The U.S. may be recovering slightly, slowly, but there is an inflationary spiral that has to be endured, because of all the money printed. That will set things back at least 5-10 years with respect to any real economic recovery.
The world is where it was in Sept., 1939. The first shot has yet to be fired.
China is becoming its own market. I don’t want to dismiss dire warnings of China’s imminent failure just because none of them have come true in the past, but none of them have. The strenuous fiscal debate going on right now in China is significant.

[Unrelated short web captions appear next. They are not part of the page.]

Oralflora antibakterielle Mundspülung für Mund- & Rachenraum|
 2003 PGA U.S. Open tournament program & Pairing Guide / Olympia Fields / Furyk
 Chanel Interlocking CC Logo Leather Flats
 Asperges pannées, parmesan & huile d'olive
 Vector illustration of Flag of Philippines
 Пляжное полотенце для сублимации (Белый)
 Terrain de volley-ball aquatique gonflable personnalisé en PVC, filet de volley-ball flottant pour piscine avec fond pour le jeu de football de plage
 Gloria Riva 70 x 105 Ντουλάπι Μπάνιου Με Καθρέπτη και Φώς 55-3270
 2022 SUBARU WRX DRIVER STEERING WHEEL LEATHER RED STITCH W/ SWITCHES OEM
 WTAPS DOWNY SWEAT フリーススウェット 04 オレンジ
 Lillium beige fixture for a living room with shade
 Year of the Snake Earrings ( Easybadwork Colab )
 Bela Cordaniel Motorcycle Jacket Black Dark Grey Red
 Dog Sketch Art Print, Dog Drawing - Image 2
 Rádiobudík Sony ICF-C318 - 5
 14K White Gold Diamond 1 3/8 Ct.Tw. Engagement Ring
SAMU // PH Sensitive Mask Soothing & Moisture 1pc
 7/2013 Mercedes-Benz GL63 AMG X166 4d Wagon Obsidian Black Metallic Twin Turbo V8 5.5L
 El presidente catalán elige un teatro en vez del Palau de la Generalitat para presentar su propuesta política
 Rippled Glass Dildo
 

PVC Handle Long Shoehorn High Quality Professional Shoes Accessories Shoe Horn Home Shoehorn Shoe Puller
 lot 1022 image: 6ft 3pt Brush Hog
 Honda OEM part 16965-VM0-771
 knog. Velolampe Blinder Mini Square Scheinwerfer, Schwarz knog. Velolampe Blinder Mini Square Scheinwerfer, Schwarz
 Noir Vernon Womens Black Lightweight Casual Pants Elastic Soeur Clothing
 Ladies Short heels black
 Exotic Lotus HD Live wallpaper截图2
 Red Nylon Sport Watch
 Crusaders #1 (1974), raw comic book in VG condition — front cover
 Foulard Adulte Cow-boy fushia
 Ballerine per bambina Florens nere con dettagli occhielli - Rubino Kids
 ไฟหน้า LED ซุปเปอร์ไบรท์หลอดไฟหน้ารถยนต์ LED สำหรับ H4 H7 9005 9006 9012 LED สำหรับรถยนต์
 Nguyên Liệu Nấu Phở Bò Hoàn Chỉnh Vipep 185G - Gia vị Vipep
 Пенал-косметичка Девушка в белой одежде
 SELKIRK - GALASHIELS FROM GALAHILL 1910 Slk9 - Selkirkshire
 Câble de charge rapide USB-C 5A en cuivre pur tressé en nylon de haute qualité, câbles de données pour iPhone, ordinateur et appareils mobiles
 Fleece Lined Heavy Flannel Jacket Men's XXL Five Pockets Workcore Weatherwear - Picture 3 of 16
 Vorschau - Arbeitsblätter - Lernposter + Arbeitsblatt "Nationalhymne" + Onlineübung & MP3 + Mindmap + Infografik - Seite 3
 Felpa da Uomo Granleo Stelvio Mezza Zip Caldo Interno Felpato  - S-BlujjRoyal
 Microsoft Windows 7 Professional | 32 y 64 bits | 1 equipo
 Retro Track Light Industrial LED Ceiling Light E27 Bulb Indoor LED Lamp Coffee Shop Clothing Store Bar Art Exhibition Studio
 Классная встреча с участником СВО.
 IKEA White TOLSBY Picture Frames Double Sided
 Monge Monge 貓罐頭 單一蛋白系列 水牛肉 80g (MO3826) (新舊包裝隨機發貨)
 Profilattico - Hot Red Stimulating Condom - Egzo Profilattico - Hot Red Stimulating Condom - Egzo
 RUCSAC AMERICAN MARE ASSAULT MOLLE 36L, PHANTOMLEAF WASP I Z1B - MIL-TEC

Simple, China is headed for its very own bubble bursting a la 2008. Easy credit, overvalued assets all come tumbling down when the economy slows. Trump knows how fragile they are. They don’t have a lot of wiggle room (think Bernanke 2008).
jejejejeje, accept the reality that China is losing and can no longer holds another tarrift.China is only second largest economy while the US is the largest economy. US holds all the cards and holds more mechanism rather than China.
1) Trump pull out from TPP – No leadership here.
2) Trump pulled out from Paris Climate Accord – No leadership here
3) Trump pulled out from JCPOA – No leadership here.
4) Trump pulled out from NAFTA – No leadership here.
5) Trump pulled out from UN Human Rights Council – No leadership here
6) Trump pulled out from UNESCO – No leadership here.
7) Trump flushing WTO down the toilet – Exemplary leadership here.
8) Trump beating up on his allies in europe and asia – Leadership here.
9) Trump trying to twist Kim Jong Un’s arms into destroying all his nuclear missiles and manufacturing facilities without giving anything in return – Leadership here.
10) Trump firing tomahawk cruise missiles in syria without UN permission killing innocent syrians – Exemplary empire leadership.
11) Trump moving the embassy to Jeruselam – Exemplary leadership.
12 ) Trump built the "Great Mexican Wall" – Leadership here
13) Trump separated mexican, honduran, puerto rican, guatemalan, Haitian, etc, kids from their parents and put them into detention camps – EXEMPLARY LEADERSHIP
THE REAL LEADER IS A PIECE OF SHIT PERSONIFIED!